In the listing below, the lines starting with the line with "Superfecto - Maiden" and going on through the line with "King of the" are to be reproduced exactly, and only those.

*Dataset*
------------------------

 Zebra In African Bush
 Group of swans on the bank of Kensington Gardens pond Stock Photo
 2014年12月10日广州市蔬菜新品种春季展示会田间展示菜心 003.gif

------------------------

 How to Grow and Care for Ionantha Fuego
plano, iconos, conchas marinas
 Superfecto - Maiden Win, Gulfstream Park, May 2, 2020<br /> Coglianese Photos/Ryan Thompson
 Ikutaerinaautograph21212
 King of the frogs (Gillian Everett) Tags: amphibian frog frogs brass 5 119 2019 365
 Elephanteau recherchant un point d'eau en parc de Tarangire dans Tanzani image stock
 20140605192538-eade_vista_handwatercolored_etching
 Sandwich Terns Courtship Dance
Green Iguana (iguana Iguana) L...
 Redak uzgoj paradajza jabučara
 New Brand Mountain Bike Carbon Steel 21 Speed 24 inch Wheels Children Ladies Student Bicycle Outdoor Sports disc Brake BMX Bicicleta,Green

------------------------

*Your solution*
 Superfecto - Maiden Win, Gulfstream Park, May 2, 2020<br /> Coglianese Photos/Ryan Thompson
 Ikutaerinaautograph21212
 King of the frogs (Gillian Everett) Tags: amphibian frog frogs brass 5 119 2019 365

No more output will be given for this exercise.